維摩詰所説経
提供: 新纂浄土宗大辞典
ゆいまきつしょせつきょう/維摩詰所説経
初期大乗仏教の代表的経典の一つ。ⓈVimalakīrti-nirdeśa。漢訳には姚秦の鳩摩羅什訳『維摩詰所説経』三巻の他、呉の支謙訳『維摩詰経』二巻、唐の玄奘訳『説無垢称経』六巻がある。「其の心の浄きに随いて、則ち仏土浄し」(正蔵一四・五三八下)と説く仏国品第一に続いて、在俗の居士である維摩詰によって、舎利弗等の十大弟子(弟子品)や弥勒菩薩等(菩薩品)がやりこめられることや、文殊菩薩との往復問答(問疾品~入不二法門品)などを通じて大乗の思想が明かされるという戯曲的な構成を持つ。
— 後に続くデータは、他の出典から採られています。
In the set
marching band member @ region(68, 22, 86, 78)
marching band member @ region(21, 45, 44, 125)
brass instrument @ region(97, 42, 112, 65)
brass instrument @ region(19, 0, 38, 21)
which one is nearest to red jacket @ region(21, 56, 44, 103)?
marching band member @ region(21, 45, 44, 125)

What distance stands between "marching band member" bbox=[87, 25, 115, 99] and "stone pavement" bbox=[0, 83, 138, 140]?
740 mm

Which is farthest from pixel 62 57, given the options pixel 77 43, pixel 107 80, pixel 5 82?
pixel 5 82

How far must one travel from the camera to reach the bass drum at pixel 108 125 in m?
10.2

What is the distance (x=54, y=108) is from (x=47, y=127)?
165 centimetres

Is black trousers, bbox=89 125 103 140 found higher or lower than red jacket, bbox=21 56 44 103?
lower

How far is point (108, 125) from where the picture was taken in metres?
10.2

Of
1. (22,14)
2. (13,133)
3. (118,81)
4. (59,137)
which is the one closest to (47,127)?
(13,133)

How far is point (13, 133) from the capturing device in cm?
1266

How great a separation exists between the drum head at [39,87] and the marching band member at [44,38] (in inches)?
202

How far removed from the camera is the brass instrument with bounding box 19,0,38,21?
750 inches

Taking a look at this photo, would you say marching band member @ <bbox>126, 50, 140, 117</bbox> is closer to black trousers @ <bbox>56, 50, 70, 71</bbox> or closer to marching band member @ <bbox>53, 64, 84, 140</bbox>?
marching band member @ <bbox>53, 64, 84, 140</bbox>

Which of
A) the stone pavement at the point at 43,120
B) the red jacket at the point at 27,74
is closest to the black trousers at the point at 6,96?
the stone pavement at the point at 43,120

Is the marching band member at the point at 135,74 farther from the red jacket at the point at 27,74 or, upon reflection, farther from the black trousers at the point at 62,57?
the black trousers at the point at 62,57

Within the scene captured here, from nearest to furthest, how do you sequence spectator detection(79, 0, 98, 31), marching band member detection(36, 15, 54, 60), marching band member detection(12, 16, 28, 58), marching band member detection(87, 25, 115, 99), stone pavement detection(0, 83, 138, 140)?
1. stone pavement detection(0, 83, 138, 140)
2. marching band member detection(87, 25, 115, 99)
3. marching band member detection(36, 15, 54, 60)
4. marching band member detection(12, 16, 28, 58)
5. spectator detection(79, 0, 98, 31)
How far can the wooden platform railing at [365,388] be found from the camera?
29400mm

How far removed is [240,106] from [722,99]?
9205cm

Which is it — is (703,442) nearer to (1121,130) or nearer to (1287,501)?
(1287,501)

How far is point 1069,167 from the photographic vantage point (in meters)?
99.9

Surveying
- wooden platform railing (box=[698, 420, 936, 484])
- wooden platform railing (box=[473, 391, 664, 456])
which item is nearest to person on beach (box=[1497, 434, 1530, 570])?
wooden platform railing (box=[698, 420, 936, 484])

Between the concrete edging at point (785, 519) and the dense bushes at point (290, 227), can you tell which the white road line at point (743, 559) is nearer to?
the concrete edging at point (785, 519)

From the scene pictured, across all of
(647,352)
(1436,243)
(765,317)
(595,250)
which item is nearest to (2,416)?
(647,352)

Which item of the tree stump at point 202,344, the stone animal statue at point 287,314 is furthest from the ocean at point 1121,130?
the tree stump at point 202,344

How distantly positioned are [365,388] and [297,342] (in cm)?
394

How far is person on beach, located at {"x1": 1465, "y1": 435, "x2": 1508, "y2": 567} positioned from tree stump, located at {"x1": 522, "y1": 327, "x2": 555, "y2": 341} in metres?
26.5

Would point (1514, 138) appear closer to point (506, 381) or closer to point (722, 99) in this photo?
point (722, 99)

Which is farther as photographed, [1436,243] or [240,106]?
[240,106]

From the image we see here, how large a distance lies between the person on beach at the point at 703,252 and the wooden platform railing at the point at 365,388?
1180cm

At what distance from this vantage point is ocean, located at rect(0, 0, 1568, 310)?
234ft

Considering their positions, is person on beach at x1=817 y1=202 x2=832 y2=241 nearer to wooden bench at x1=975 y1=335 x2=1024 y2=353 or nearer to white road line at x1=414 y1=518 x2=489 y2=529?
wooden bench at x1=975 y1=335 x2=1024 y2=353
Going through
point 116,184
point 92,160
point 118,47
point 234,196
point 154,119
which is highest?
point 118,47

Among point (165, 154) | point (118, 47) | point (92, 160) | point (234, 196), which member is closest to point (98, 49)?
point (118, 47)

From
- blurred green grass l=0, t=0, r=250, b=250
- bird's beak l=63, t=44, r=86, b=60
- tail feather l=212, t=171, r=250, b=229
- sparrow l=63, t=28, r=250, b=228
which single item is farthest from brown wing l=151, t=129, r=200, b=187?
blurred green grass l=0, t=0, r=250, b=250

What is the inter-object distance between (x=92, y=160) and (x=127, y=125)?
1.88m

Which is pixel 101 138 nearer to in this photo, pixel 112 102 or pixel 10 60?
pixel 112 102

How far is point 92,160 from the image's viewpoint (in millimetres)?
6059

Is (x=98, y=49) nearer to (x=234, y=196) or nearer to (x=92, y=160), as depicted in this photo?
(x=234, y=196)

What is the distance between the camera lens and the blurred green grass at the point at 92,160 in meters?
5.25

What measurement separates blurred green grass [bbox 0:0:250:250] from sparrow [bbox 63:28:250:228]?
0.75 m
中国では盛んに講経が行われ、僧肇『注維摩詰経』をはじめ数多くの注釈が作られた。日本でも、聖徳太子が『維摩経義疏』を著し(仮託説あり)、奈良の興福寺では、藤原不比等による創建以来、『維摩経』を講讃する「維摩会」が修された。なお、『維摩経』のサンスクリット原本は、平成一一年(一九九九)、大正大学綜合仏教研究所の調査団によってチベットのポタラ宮より発見された。